The More Technical You Are, the Better

 Every once in a while, what I find when evaluating an on-site biomedical service surprises me. For instance, every now and then I run across an in-house department or an outside vendor service that is still performing needless safety checks that consume time and serve no useful function. I found one biomed shop still safety checking all the leads on an electrocardiogram (ECG) machine, so I asked, “Why?”

“We’ve always done it,” I was told.

“Have you ever found a bad one?”

“No.”

“Did you know that for a little over 10 years now all manufactured ECG/EKG devices have been optically isolated, and the chance of any current and/or voltage traveling back to the patient is next to impossible?” I asked.

“Well, someone needs to check them!”

“All ECG/EKG devices have built-in software that checks and/or performs a complete diagnostic of all leads during startup and/or during the patient recording process, per Food and Drug Administration requirements.”

“Oh.”

Under today’s demanding, do-more-with-less edict, why would you perform needless tasks?

Another problem I’ll occasionally find in my biomedical service evaluations is a biomed or service organization employee who cannot operate a ventilator or, say, an anesthesia machine. How can you run the diagnostics on your equipment if you don’t know how it is used?

Biomeds/clinical engineers today have to be more machine technical than the users/operators. How else are you going to perform one of the major job responsibilities of a biomed technician–assisting clinical personnel? How are you going to determine whether the medical device has a problem or whether there has been an operator error, which, according to the Joint Commission on Accreditation of Healthcare Organizations (JCAHO), is reportable to the safety committee of the institution for which you are providing service?

The only admonition I would offer regarding knowing how to operate your equipment is to keep in mind that as a biomed/clinical engineer, you are not a clinician, so never reference a patient when explaining or demonstrating the operation of a medical device with end-users. You can tell them the way it should operate, how to react to alarms, or even how to set up the device for use. Make sure you have the user/operator manual in hand, and continue to reference it at all times during any dissertations you might provide. But remember, the only person who can give an acceptable/accrediting in-service is a factory representative or clinician.

At the end of my evaluation process, I usually give the chief biomed some of the following advice:

1. Examine precedents for equipment preventive maintenance (PM) checks to establish a more valuable and productive biomedical department. When a new piece of equipment comes in, a biomed shop, to be safe, may set the PM interval at 4 times per year. After 2 or 3 years and no reportable incidents, a precedent is set, so the manager can drop the PM interval to the manufacturer-recommended PM interval—sometimes only once per year.

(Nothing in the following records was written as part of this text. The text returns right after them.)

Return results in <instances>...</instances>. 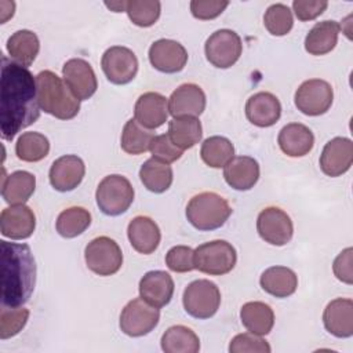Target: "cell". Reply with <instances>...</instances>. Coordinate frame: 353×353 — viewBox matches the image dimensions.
<instances>
[{
    "label": "cell",
    "mask_w": 353,
    "mask_h": 353,
    "mask_svg": "<svg viewBox=\"0 0 353 353\" xmlns=\"http://www.w3.org/2000/svg\"><path fill=\"white\" fill-rule=\"evenodd\" d=\"M149 150H150L153 159H156L161 163H167V164H171V163L179 160L183 153V150H181L171 142L168 134L156 135L150 143Z\"/></svg>",
    "instance_id": "44"
},
{
    "label": "cell",
    "mask_w": 353,
    "mask_h": 353,
    "mask_svg": "<svg viewBox=\"0 0 353 353\" xmlns=\"http://www.w3.org/2000/svg\"><path fill=\"white\" fill-rule=\"evenodd\" d=\"M205 94L197 84H181L168 98V113L176 117H197L205 109Z\"/></svg>",
    "instance_id": "17"
},
{
    "label": "cell",
    "mask_w": 353,
    "mask_h": 353,
    "mask_svg": "<svg viewBox=\"0 0 353 353\" xmlns=\"http://www.w3.org/2000/svg\"><path fill=\"white\" fill-rule=\"evenodd\" d=\"M256 230L262 240L272 245H285L294 234L290 215L279 207H266L256 218Z\"/></svg>",
    "instance_id": "13"
},
{
    "label": "cell",
    "mask_w": 353,
    "mask_h": 353,
    "mask_svg": "<svg viewBox=\"0 0 353 353\" xmlns=\"http://www.w3.org/2000/svg\"><path fill=\"white\" fill-rule=\"evenodd\" d=\"M1 307L25 305L36 284V262L28 244L0 241Z\"/></svg>",
    "instance_id": "2"
},
{
    "label": "cell",
    "mask_w": 353,
    "mask_h": 353,
    "mask_svg": "<svg viewBox=\"0 0 353 353\" xmlns=\"http://www.w3.org/2000/svg\"><path fill=\"white\" fill-rule=\"evenodd\" d=\"M263 25L273 36H285L294 26L292 11L283 3H276L268 7L263 15Z\"/></svg>",
    "instance_id": "40"
},
{
    "label": "cell",
    "mask_w": 353,
    "mask_h": 353,
    "mask_svg": "<svg viewBox=\"0 0 353 353\" xmlns=\"http://www.w3.org/2000/svg\"><path fill=\"white\" fill-rule=\"evenodd\" d=\"M127 236L132 248L143 255L154 252L161 240L157 223L146 215H138L130 221Z\"/></svg>",
    "instance_id": "23"
},
{
    "label": "cell",
    "mask_w": 353,
    "mask_h": 353,
    "mask_svg": "<svg viewBox=\"0 0 353 353\" xmlns=\"http://www.w3.org/2000/svg\"><path fill=\"white\" fill-rule=\"evenodd\" d=\"M91 225V214L83 207H69L63 210L55 222L57 232L65 239L80 236Z\"/></svg>",
    "instance_id": "38"
},
{
    "label": "cell",
    "mask_w": 353,
    "mask_h": 353,
    "mask_svg": "<svg viewBox=\"0 0 353 353\" xmlns=\"http://www.w3.org/2000/svg\"><path fill=\"white\" fill-rule=\"evenodd\" d=\"M40 50V41L34 32L22 29L12 33L7 40V51L11 59L25 68L30 66Z\"/></svg>",
    "instance_id": "31"
},
{
    "label": "cell",
    "mask_w": 353,
    "mask_h": 353,
    "mask_svg": "<svg viewBox=\"0 0 353 353\" xmlns=\"http://www.w3.org/2000/svg\"><path fill=\"white\" fill-rule=\"evenodd\" d=\"M353 250L352 247L345 248L334 261L332 270L338 280L346 284L353 283Z\"/></svg>",
    "instance_id": "47"
},
{
    "label": "cell",
    "mask_w": 353,
    "mask_h": 353,
    "mask_svg": "<svg viewBox=\"0 0 353 353\" xmlns=\"http://www.w3.org/2000/svg\"><path fill=\"white\" fill-rule=\"evenodd\" d=\"M160 310L141 296L131 299L120 313V330L132 338L148 335L159 324Z\"/></svg>",
    "instance_id": "9"
},
{
    "label": "cell",
    "mask_w": 353,
    "mask_h": 353,
    "mask_svg": "<svg viewBox=\"0 0 353 353\" xmlns=\"http://www.w3.org/2000/svg\"><path fill=\"white\" fill-rule=\"evenodd\" d=\"M40 117L36 77L30 70L1 57L0 77V131L1 138L12 141L23 128Z\"/></svg>",
    "instance_id": "1"
},
{
    "label": "cell",
    "mask_w": 353,
    "mask_h": 353,
    "mask_svg": "<svg viewBox=\"0 0 353 353\" xmlns=\"http://www.w3.org/2000/svg\"><path fill=\"white\" fill-rule=\"evenodd\" d=\"M168 137L181 150L193 148L203 137V127L197 117H176L168 123Z\"/></svg>",
    "instance_id": "32"
},
{
    "label": "cell",
    "mask_w": 353,
    "mask_h": 353,
    "mask_svg": "<svg viewBox=\"0 0 353 353\" xmlns=\"http://www.w3.org/2000/svg\"><path fill=\"white\" fill-rule=\"evenodd\" d=\"M95 200L99 210L109 216L124 214L134 201V188L131 182L120 175H106L98 185Z\"/></svg>",
    "instance_id": "5"
},
{
    "label": "cell",
    "mask_w": 353,
    "mask_h": 353,
    "mask_svg": "<svg viewBox=\"0 0 353 353\" xmlns=\"http://www.w3.org/2000/svg\"><path fill=\"white\" fill-rule=\"evenodd\" d=\"M277 143L284 154L290 157H303L313 149L314 135L307 125L290 123L280 130Z\"/></svg>",
    "instance_id": "25"
},
{
    "label": "cell",
    "mask_w": 353,
    "mask_h": 353,
    "mask_svg": "<svg viewBox=\"0 0 353 353\" xmlns=\"http://www.w3.org/2000/svg\"><path fill=\"white\" fill-rule=\"evenodd\" d=\"M327 7H328V3L325 0H294L292 1V10L296 18L302 22L316 19L319 15H321L325 11Z\"/></svg>",
    "instance_id": "46"
},
{
    "label": "cell",
    "mask_w": 353,
    "mask_h": 353,
    "mask_svg": "<svg viewBox=\"0 0 353 353\" xmlns=\"http://www.w3.org/2000/svg\"><path fill=\"white\" fill-rule=\"evenodd\" d=\"M84 259L92 273L98 276H112L117 273L123 265V252L113 239L99 236L85 245Z\"/></svg>",
    "instance_id": "8"
},
{
    "label": "cell",
    "mask_w": 353,
    "mask_h": 353,
    "mask_svg": "<svg viewBox=\"0 0 353 353\" xmlns=\"http://www.w3.org/2000/svg\"><path fill=\"white\" fill-rule=\"evenodd\" d=\"M36 85L37 101L41 110L59 120H70L77 116L80 101L57 73L41 70L36 76Z\"/></svg>",
    "instance_id": "3"
},
{
    "label": "cell",
    "mask_w": 353,
    "mask_h": 353,
    "mask_svg": "<svg viewBox=\"0 0 353 353\" xmlns=\"http://www.w3.org/2000/svg\"><path fill=\"white\" fill-rule=\"evenodd\" d=\"M148 55L152 66L163 73H178L188 62L186 48L171 39H160L152 43Z\"/></svg>",
    "instance_id": "15"
},
{
    "label": "cell",
    "mask_w": 353,
    "mask_h": 353,
    "mask_svg": "<svg viewBox=\"0 0 353 353\" xmlns=\"http://www.w3.org/2000/svg\"><path fill=\"white\" fill-rule=\"evenodd\" d=\"M105 6L108 8H110L112 11L114 12H123L125 11V7H127V1H110V3H105Z\"/></svg>",
    "instance_id": "48"
},
{
    "label": "cell",
    "mask_w": 353,
    "mask_h": 353,
    "mask_svg": "<svg viewBox=\"0 0 353 353\" xmlns=\"http://www.w3.org/2000/svg\"><path fill=\"white\" fill-rule=\"evenodd\" d=\"M50 152V141L37 131H29L19 135L15 143V154L26 163H36L47 157Z\"/></svg>",
    "instance_id": "37"
},
{
    "label": "cell",
    "mask_w": 353,
    "mask_h": 353,
    "mask_svg": "<svg viewBox=\"0 0 353 353\" xmlns=\"http://www.w3.org/2000/svg\"><path fill=\"white\" fill-rule=\"evenodd\" d=\"M223 178L236 190H250L259 179V164L254 157L236 156L223 167Z\"/></svg>",
    "instance_id": "26"
},
{
    "label": "cell",
    "mask_w": 353,
    "mask_h": 353,
    "mask_svg": "<svg viewBox=\"0 0 353 353\" xmlns=\"http://www.w3.org/2000/svg\"><path fill=\"white\" fill-rule=\"evenodd\" d=\"M36 229V215L25 204L11 205L0 214V232L11 240H25Z\"/></svg>",
    "instance_id": "19"
},
{
    "label": "cell",
    "mask_w": 353,
    "mask_h": 353,
    "mask_svg": "<svg viewBox=\"0 0 353 353\" xmlns=\"http://www.w3.org/2000/svg\"><path fill=\"white\" fill-rule=\"evenodd\" d=\"M341 26L336 21L317 22L305 37V50L310 55H325L331 52L336 43Z\"/></svg>",
    "instance_id": "29"
},
{
    "label": "cell",
    "mask_w": 353,
    "mask_h": 353,
    "mask_svg": "<svg viewBox=\"0 0 353 353\" xmlns=\"http://www.w3.org/2000/svg\"><path fill=\"white\" fill-rule=\"evenodd\" d=\"M204 52L212 66L228 69L239 61L243 52V43L234 30L219 29L207 39Z\"/></svg>",
    "instance_id": "10"
},
{
    "label": "cell",
    "mask_w": 353,
    "mask_h": 353,
    "mask_svg": "<svg viewBox=\"0 0 353 353\" xmlns=\"http://www.w3.org/2000/svg\"><path fill=\"white\" fill-rule=\"evenodd\" d=\"M160 11L161 4L157 0H130L125 7L130 21L141 28L154 25L160 17Z\"/></svg>",
    "instance_id": "39"
},
{
    "label": "cell",
    "mask_w": 353,
    "mask_h": 353,
    "mask_svg": "<svg viewBox=\"0 0 353 353\" xmlns=\"http://www.w3.org/2000/svg\"><path fill=\"white\" fill-rule=\"evenodd\" d=\"M161 349L165 353H197L200 339L193 330L185 325H172L161 336Z\"/></svg>",
    "instance_id": "34"
},
{
    "label": "cell",
    "mask_w": 353,
    "mask_h": 353,
    "mask_svg": "<svg viewBox=\"0 0 353 353\" xmlns=\"http://www.w3.org/2000/svg\"><path fill=\"white\" fill-rule=\"evenodd\" d=\"M262 290L276 298H287L296 291L298 276L287 266H270L259 279Z\"/></svg>",
    "instance_id": "27"
},
{
    "label": "cell",
    "mask_w": 353,
    "mask_h": 353,
    "mask_svg": "<svg viewBox=\"0 0 353 353\" xmlns=\"http://www.w3.org/2000/svg\"><path fill=\"white\" fill-rule=\"evenodd\" d=\"M270 345L261 338V335H255L252 332H243L237 334L232 338L229 345L230 353H270Z\"/></svg>",
    "instance_id": "42"
},
{
    "label": "cell",
    "mask_w": 353,
    "mask_h": 353,
    "mask_svg": "<svg viewBox=\"0 0 353 353\" xmlns=\"http://www.w3.org/2000/svg\"><path fill=\"white\" fill-rule=\"evenodd\" d=\"M139 179L148 190L153 193H163L170 189L174 174L170 164L152 157L141 165Z\"/></svg>",
    "instance_id": "33"
},
{
    "label": "cell",
    "mask_w": 353,
    "mask_h": 353,
    "mask_svg": "<svg viewBox=\"0 0 353 353\" xmlns=\"http://www.w3.org/2000/svg\"><path fill=\"white\" fill-rule=\"evenodd\" d=\"M134 116V119L145 128H159L168 119V101L159 92H145L139 95L135 102Z\"/></svg>",
    "instance_id": "22"
},
{
    "label": "cell",
    "mask_w": 353,
    "mask_h": 353,
    "mask_svg": "<svg viewBox=\"0 0 353 353\" xmlns=\"http://www.w3.org/2000/svg\"><path fill=\"white\" fill-rule=\"evenodd\" d=\"M36 189V176L28 171L19 170L3 178L1 196L11 205L25 204Z\"/></svg>",
    "instance_id": "28"
},
{
    "label": "cell",
    "mask_w": 353,
    "mask_h": 353,
    "mask_svg": "<svg viewBox=\"0 0 353 353\" xmlns=\"http://www.w3.org/2000/svg\"><path fill=\"white\" fill-rule=\"evenodd\" d=\"M101 66L106 79L117 85L128 84L138 73L137 55L123 46L109 47L102 55Z\"/></svg>",
    "instance_id": "12"
},
{
    "label": "cell",
    "mask_w": 353,
    "mask_h": 353,
    "mask_svg": "<svg viewBox=\"0 0 353 353\" xmlns=\"http://www.w3.org/2000/svg\"><path fill=\"white\" fill-rule=\"evenodd\" d=\"M185 312L194 319L212 317L221 305V291L215 283L199 279L186 285L182 295Z\"/></svg>",
    "instance_id": "7"
},
{
    "label": "cell",
    "mask_w": 353,
    "mask_h": 353,
    "mask_svg": "<svg viewBox=\"0 0 353 353\" xmlns=\"http://www.w3.org/2000/svg\"><path fill=\"white\" fill-rule=\"evenodd\" d=\"M236 262V248L226 240L207 241L194 250V269L210 276L229 273Z\"/></svg>",
    "instance_id": "6"
},
{
    "label": "cell",
    "mask_w": 353,
    "mask_h": 353,
    "mask_svg": "<svg viewBox=\"0 0 353 353\" xmlns=\"http://www.w3.org/2000/svg\"><path fill=\"white\" fill-rule=\"evenodd\" d=\"M200 157L208 167L221 168L234 157V146L228 138L214 135L201 143Z\"/></svg>",
    "instance_id": "35"
},
{
    "label": "cell",
    "mask_w": 353,
    "mask_h": 353,
    "mask_svg": "<svg viewBox=\"0 0 353 353\" xmlns=\"http://www.w3.org/2000/svg\"><path fill=\"white\" fill-rule=\"evenodd\" d=\"M165 265L175 273H186L194 269V250L188 245H175L165 254Z\"/></svg>",
    "instance_id": "43"
},
{
    "label": "cell",
    "mask_w": 353,
    "mask_h": 353,
    "mask_svg": "<svg viewBox=\"0 0 353 353\" xmlns=\"http://www.w3.org/2000/svg\"><path fill=\"white\" fill-rule=\"evenodd\" d=\"M63 81L79 101L91 98L97 88L98 81L92 66L81 58H72L65 62L62 68Z\"/></svg>",
    "instance_id": "14"
},
{
    "label": "cell",
    "mask_w": 353,
    "mask_h": 353,
    "mask_svg": "<svg viewBox=\"0 0 353 353\" xmlns=\"http://www.w3.org/2000/svg\"><path fill=\"white\" fill-rule=\"evenodd\" d=\"M325 330L336 338H350L353 335V301L336 298L331 301L323 313Z\"/></svg>",
    "instance_id": "24"
},
{
    "label": "cell",
    "mask_w": 353,
    "mask_h": 353,
    "mask_svg": "<svg viewBox=\"0 0 353 353\" xmlns=\"http://www.w3.org/2000/svg\"><path fill=\"white\" fill-rule=\"evenodd\" d=\"M232 214L226 199L215 192H201L186 205V218L197 230H215L225 225Z\"/></svg>",
    "instance_id": "4"
},
{
    "label": "cell",
    "mask_w": 353,
    "mask_h": 353,
    "mask_svg": "<svg viewBox=\"0 0 353 353\" xmlns=\"http://www.w3.org/2000/svg\"><path fill=\"white\" fill-rule=\"evenodd\" d=\"M29 310L19 307H1L0 310V338L8 339L15 336L26 325Z\"/></svg>",
    "instance_id": "41"
},
{
    "label": "cell",
    "mask_w": 353,
    "mask_h": 353,
    "mask_svg": "<svg viewBox=\"0 0 353 353\" xmlns=\"http://www.w3.org/2000/svg\"><path fill=\"white\" fill-rule=\"evenodd\" d=\"M240 319L248 332L255 335H268L274 325L273 309L259 301L247 302L240 309Z\"/></svg>",
    "instance_id": "30"
},
{
    "label": "cell",
    "mask_w": 353,
    "mask_h": 353,
    "mask_svg": "<svg viewBox=\"0 0 353 353\" xmlns=\"http://www.w3.org/2000/svg\"><path fill=\"white\" fill-rule=\"evenodd\" d=\"M139 296L149 305L163 307L170 303L174 295V280L164 270H150L139 280Z\"/></svg>",
    "instance_id": "20"
},
{
    "label": "cell",
    "mask_w": 353,
    "mask_h": 353,
    "mask_svg": "<svg viewBox=\"0 0 353 353\" xmlns=\"http://www.w3.org/2000/svg\"><path fill=\"white\" fill-rule=\"evenodd\" d=\"M152 130L141 125L135 119H130L121 132V149L128 154H142L149 150L152 141L154 139Z\"/></svg>",
    "instance_id": "36"
},
{
    "label": "cell",
    "mask_w": 353,
    "mask_h": 353,
    "mask_svg": "<svg viewBox=\"0 0 353 353\" xmlns=\"http://www.w3.org/2000/svg\"><path fill=\"white\" fill-rule=\"evenodd\" d=\"M84 174V161L76 154H65L51 164L48 179L55 190L70 192L81 183Z\"/></svg>",
    "instance_id": "18"
},
{
    "label": "cell",
    "mask_w": 353,
    "mask_h": 353,
    "mask_svg": "<svg viewBox=\"0 0 353 353\" xmlns=\"http://www.w3.org/2000/svg\"><path fill=\"white\" fill-rule=\"evenodd\" d=\"M353 163V142L345 137L328 141L320 154V168L328 176H341Z\"/></svg>",
    "instance_id": "16"
},
{
    "label": "cell",
    "mask_w": 353,
    "mask_h": 353,
    "mask_svg": "<svg viewBox=\"0 0 353 353\" xmlns=\"http://www.w3.org/2000/svg\"><path fill=\"white\" fill-rule=\"evenodd\" d=\"M228 6V0H192L190 12L197 19L210 21L219 17Z\"/></svg>",
    "instance_id": "45"
},
{
    "label": "cell",
    "mask_w": 353,
    "mask_h": 353,
    "mask_svg": "<svg viewBox=\"0 0 353 353\" xmlns=\"http://www.w3.org/2000/svg\"><path fill=\"white\" fill-rule=\"evenodd\" d=\"M245 116L248 121L256 127H272L279 121L281 116L280 101L272 92H256L247 99Z\"/></svg>",
    "instance_id": "21"
},
{
    "label": "cell",
    "mask_w": 353,
    "mask_h": 353,
    "mask_svg": "<svg viewBox=\"0 0 353 353\" xmlns=\"http://www.w3.org/2000/svg\"><path fill=\"white\" fill-rule=\"evenodd\" d=\"M334 90L331 84L321 79L303 81L295 91L294 102L299 112L306 116L324 114L332 105Z\"/></svg>",
    "instance_id": "11"
}]
</instances>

2. Go through the factory-recommended PM list for each piece of major medical equipment. Make sure that each PM task is valuable. If there’s a question—the only stupid question is the one that’s never asked—call the manufacturer and ask if that particular procedure can be dropped off of the PM interval list. If the answer is yes, have the manufacturer fax over the amended PM task list and file it with the service manual.  Following the above two examples, a biomed department or service organization can turn wasted time into time used to update and train in-house personnel, providing better qualified, more knowledgeable employees. Remember, a lot of independent service organizations will come in and perform nothing but safety checks on all the equipment, making their proposal sound very reasonable by saying they are going to save the hospital a lot of money if they get rid of in-house clinical engineering staff.

What the hospital may not realize is that with safety checks only, the facility becomes fully liable for all equipment not receiving manufacturer-recommended PM. This is where you and yours can shine. Make yourselves indispensable. Attend JCAHO Environment of Care and department director/manager meetings, help equipment operators with proper equipment usage, be on time when your assistance is needed in the operating room, and by all means, know how to use every type of medical device that falls under your auspices!

Scottie R. DeWolfe, CE, BMET, is the sole proprietor of B-METS Corp in Dothan, Ala.